-- WHAT THE EXERCISE ASKS --
Could you return, word for word, the passage of the mailing-list post on full RBF starting at "We should remove" and ending at "disrupting mempool harmony."?

The UX and complexity of supporting Lightning is still considerable,
adoption is still very low, and there are many unsolved attack vectors and
risks that remain untested due to Lightning's low prevalence.

Further, zero-conf is also useful as a tool in improving Lightning
onboarding, rebalancing, splicing, and UX overall. Bitcoin second-layers
are only as good as the base layer, everything else is a tradeoff.

Bitcoin core 24 with the full RBF option is already out in the wild at
> around 5%+ of running nodes and growing, so it's too late to kill it.


This is pure speculation. If Bitcoin Core publishes an update without the
mistakenly-rushed feature, the mempoolfullrbf movement is likely to die on
the vine as users opt into the latest versions more and more, as evidenced
by all older versions decreasing in usage over time. The incentive to run
old versions, just to be able to force non-RBF txns to be treated as RBF,
is lower than the incentive and likelihood of updating. Frankly, such an
incentive is mostly obscure, vindictive, and perverse, IMO.

We should remove the mempoolfullrbf feature immediately from Bitcoin Core
distributions, as requested here:
https://github.com/bitcoin/bitcoin/pull/26525

This mistake demands correction, and no one has provided a
rational beneficial argument so far for breaking the user space and
disrupting mempool harmony.

If you would like further arguments and refutations of full-RBF, please
read all of the posts in my PR thread:
https://github.com/bitcoin/bitcoin/pull/26525

Thank you,

--
John Carvalho
CEO, Synonym.to <http://synonym.to/>



Date: Mon, 05 Dec 2022 12:21:44 +0000
> From: angus <angus@toaster•cc>
> To: Daniel Lipshitz <daniel@gap600•com>, Bitcoin Protocol Discussion
>         <bitcoin-dev@lists•linuxfoundation.org>
> Subject: [bitcoin-dev] [Opt-in full-RBF] Zero-conf apps in immediate
>         danger
> Message-ID:
>
> <-C_sX7ApYy_2MgXfl7e1ONddIi9gtET5jV4MTl_F_CstCvTuV0vTFfazF7tKBd53o6QbZ1xygayPIaCVjDyV-9yklnfk_t0IH23rw2LtqKQ=@toaster•cc>
>
> Content-Type: text/plain; charset="utf-8"

-- DATASET EXCERPTS --
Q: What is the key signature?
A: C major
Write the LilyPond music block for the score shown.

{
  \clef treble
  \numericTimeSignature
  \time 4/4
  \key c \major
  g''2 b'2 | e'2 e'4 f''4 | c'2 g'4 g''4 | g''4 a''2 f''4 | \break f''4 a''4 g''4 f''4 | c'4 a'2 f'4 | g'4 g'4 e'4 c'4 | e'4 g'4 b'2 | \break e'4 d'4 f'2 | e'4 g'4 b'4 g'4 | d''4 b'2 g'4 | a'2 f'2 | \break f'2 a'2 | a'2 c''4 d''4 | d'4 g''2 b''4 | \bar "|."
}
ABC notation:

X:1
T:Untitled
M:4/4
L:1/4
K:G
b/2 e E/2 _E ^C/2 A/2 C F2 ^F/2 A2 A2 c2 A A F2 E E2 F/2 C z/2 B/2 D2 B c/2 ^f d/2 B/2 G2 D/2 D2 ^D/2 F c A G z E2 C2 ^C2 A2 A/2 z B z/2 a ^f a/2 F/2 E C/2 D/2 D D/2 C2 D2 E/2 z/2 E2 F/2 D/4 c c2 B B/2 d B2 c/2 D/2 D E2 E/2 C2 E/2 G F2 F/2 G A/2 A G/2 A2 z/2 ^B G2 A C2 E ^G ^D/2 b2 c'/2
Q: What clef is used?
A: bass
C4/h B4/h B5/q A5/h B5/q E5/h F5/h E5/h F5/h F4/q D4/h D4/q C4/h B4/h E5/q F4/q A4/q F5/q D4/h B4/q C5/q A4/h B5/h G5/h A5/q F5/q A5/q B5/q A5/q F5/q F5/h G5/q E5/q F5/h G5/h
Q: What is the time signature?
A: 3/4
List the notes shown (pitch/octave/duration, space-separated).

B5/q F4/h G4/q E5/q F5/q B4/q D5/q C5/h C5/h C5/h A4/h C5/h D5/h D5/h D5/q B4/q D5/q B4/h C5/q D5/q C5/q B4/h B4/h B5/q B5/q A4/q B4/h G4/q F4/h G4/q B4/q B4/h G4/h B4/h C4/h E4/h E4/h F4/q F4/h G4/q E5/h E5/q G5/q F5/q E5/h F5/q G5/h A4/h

-- RESULT OF THE EXERCISE --
We should remove the mempoolfullrbf feature immediately from Bitcoin Core
distributions, as requested here:
https://github.com/bitcoin/bitcoin/pull/26525

This mistake demands correction, and no one has provided a
rational beneficial argument so far for breaking the user space and
disrupting mempool harmony.